• **Geselecteerd fragment**
------------------------------

25 In dit verband moet immers in herinnering worden gebracht dat het duidelijk zou indruisen tegen die doelstellingen indien personen of entiteiten die niet voldoen aan de in die verordening neergelegde voorwaarden, in aanmerking zouden kunnen komen voor steun in het kader van de bedrijfstoeslagregeling (zie in die zin arrest van 20 mei 2010, Harms, C‑434/08, EU:C:2010:285, punten 39 en 45).
26 Een integratiebedrijf kan evenwel niet worden aangemerkt als de echte begunstigde van die steun wanneer de mester die zich ertoe verbindt die steun aan dat bedrijf door te betalen, in ruil daarvoor een tegenprestatie ontvangt. In dat geval is de daadwerkelijke steunontvanger immers de mester, die niets anders doet dan deze steun vrijelijk besteden, zoals volgt uit punt 22 van het onderhavige arrest.

------------------------------

• **Verstrekt materiaal**

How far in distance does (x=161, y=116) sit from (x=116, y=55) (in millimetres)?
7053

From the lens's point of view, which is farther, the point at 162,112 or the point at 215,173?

------------------------------

• **Gegeven opdracht 1**
Kloppen de volgende beweringen met het fragment? Antwoord per bewering met ja of nee en citeer de woorden uit het fragment die de doorslag geven. (a) Het arrest Harms dateert van 20 mei 2010. (b) Een integratiebedrijf is in elk geval de echte begunstigde van de steun. (c) Wanneer de mester een tegenprestatie ontvangt, is de mester de daadwerkelijke steunontvanger.
• **Gegeven opdracht 2**
Naar welke genummerde punten van arresten verwijst het fragment? Noem ze allemaal, met het arrest waartoe elk punt behoort.
• **Gegeven opdracht 3**
Welk zaaknummer heeft het arrest Harms volgens het fragment?

• **Geschreven antwoord 1**
(a) Ja: "arrest van 20 mei 2010, Harms"
(b) Nee: "Een integratiebedrijf kan evenwel niet worden aangemerkt als de echte begunstigde van die steun wanneer de mester die zich ertoe verbindt die steun aan dat bedrijf door te betalen, in ruil daarvoor een tegenprestatie ontvangt."
(c) Ja: "In dat geval is de daadwerkelijke steunontvanger immers de mester"

• **Geschreven antwoord 2**
- Punt 39 van het arrest Harms
- Punt 45 van het arrest Harms
- Punt 22 van het onderhavige arrest

• **Geschreven antwoord 3**
C‑434/08